==== Text

Internet Noise
Honeypots are an easy and popular way to get statistics on the “Internet noise.” Getting more knowledge on Internet noise gives you more insight into what is out there and is one of the sources that helps in getting better security analytics. I was curious what kind of traffic a honeypot name server receives in a public cloud; my research follows.
Honeypot Name Server Setup
The machine was a default Ubuntu 14.04.1 LTS placed in the Frankfurt EC Amazon cloud. It had one IPv4 address configured (I did not look at IPv6 data). Neither the IP address nor the Domain Name Server (DNS) service was published on any public channels. Any request coming in can be considered suspicious. I have not looked into the effects of reused IP addresses of cloud providers.
The server also had a number of other honeypots: dionaea, Glastopf, Conpot, SNMP, NTP and Kippo. Kippo is a SSH honeypot that can help to attract attackers and improve security. The setup and data gathering (via ELK) is available via a repository at Github.
I used one of the most popular name servers, BIND, with a fairly default setup. Recursion, IPv6 and forwarders were disabled, logging was enabled, a custom server version number was set and the server had one zone file. A zone file is a file that describes what mappings of IP addresses and hosts/domain names are available in a subdomain. This zone file contains one record that points to the same host. So, anyone querying the honeypot name server will get a reply with the IP address of the honeypot server (“a.b.c.d”).
Bind Configuration
options { directory "/var/cache/bind"; dnssec-validation auto; recursion no; allow-transfer { none; }; auth-nxdomain no; # conform to RFC1035 // listen-on-v6 { any; }; statistics-file "/var/log/named/named_stats.txt"; memstatistics-file "/var/log/named/named_mem_stats.txt"; version "9.9.1-P2";}; logging{ channel query_log { file "/var/log/named/query.log"; severity info; print-time yes; print-severity yes; print-category yes; }; category queries { query_log; };};
$TTL 10<br/>@ IN SOA localhost. root.localhost. (<br/> 1 ; Serial<br/> 10 ; Refresh<br/> 10 ; Retry<br/> 10 ; Expire<br/> 10 ) ; Negative Cache TTL<br/>;<br/><br/> IN NS localhost<br/>* IN A a.b.c.d
Statistics
The first set of statistics represents the findings of the raw data from the log file.

========

(Assigned task A) In the honeypot article, where was the Ubuntu machine placed?
(Assigned task B) Please turn the paragraph of the honeypot article that begins "I used one of the most popular name servers" into a short bulleted list that keeps its main facts.
(Assigned task C) Write the next part of the honeypot article, picking up right after its final sentence.
The data that comes after the honeypot article plays no part in this work.

==== Information shown

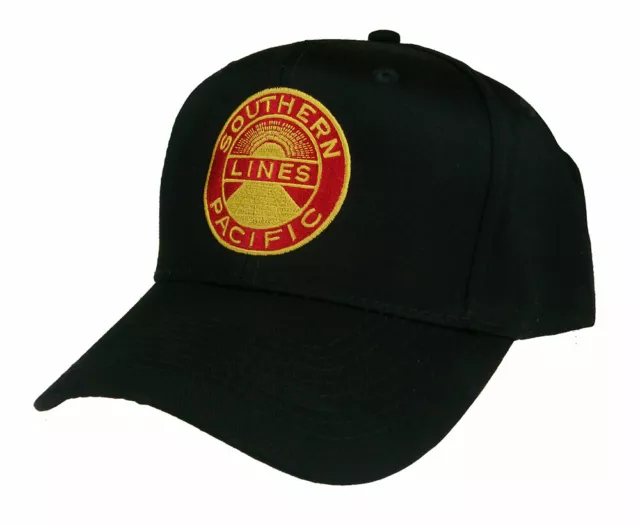 Southern Pacific Lines Golden Empire Railroad Embroidered Cap Hat #40-0050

========

(Expected output A) In the Frankfurt EC Amazon cloud.

(Expected output B)
- Name server: BIND, one of the most popular, with a fairly default setup.
- Disabled: recursion, IPv6 and forwarders.
- Enabled or set: logging and a custom server version number.
- One zone file, which describes the mappings of IP addresses and hosts/domain names available in a subdomain.
- That zone file's single record points to the same host, so any query returns the honeypot server's IP address ("a.b.c.d").

(Expected output C)
Time Frame
If we map the queries based on the date, we can observe a spike between Jan. 15 and Jan. 20 and then a number of spikes along the end of January and beginning of February.
Further investigation of these spikes show us that they are caused by a single IP belonging to Ruhr-Universität Bochum in Germany, which has a website explaining the Amplification DDoS Tracker Project. It uses the obtained scan data to warn network owners of possible problems. Two IP addresses were seen doing these scans: one from Ruhr-Universität Bochum and one from Universität des Saarlandes, also in Germany.
We’ll observe later that a lot of the queries were systems scanning for open DNS resolvers.
Where Did the Queries Come From?
I extracted the IPs from the logs and then used the IP to the autonomous system number (ASN) mapping service of Team Cymru to get the country and ASN data. An autonomous system (AS), tells us to what network block the IP address belongs. The script can also be found on Github.
The majority of the scans came from Germany, the U.S. and China. The AS of DFN (Germany) and Chinanet-Hunan caused the bulk of the queries. More than half of the queries originate from Europe (RIPE). These results are not surprising considering the large set of requests coming from the Ruhr-Universität Bochum.
What Were They Looking For?
Most of the request types were DNS queries for an A record. More than 18 percent of the queries were for ANY records. The TXT requests were mostly intended to retrieve the DNS server version.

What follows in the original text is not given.